**Short descriptive text snippets**
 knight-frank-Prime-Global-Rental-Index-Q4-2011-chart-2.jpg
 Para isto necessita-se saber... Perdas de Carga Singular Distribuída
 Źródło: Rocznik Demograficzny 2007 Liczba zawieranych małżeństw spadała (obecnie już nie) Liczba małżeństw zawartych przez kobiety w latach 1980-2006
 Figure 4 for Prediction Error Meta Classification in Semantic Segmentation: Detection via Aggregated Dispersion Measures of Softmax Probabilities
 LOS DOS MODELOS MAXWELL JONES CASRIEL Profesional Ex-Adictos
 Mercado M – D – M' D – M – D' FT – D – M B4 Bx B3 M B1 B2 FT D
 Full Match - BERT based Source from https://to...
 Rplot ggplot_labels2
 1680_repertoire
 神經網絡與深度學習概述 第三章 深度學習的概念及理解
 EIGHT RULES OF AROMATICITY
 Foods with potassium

**Required work**
Send back, unchanged, every line of the records from the one with "LOS DOS MODELOS" through the last.

**Expected answer**
 LOS DOS MODELOS MAXWELL JONES CASRIEL Profesional Ex-Adictos
 Mercado M – D – M' D – M – D' FT – D – M B4 Bx B3 M B1 B2 FT D
 Full Match - BERT based Source from https://to...
 Rplot ggplot_labels2
 1680_repertoire
 神經網絡與深度學習概述 第三章 深度學習的概念及理解
 EIGHT RULES OF AROMATICITY
 Foods with potassium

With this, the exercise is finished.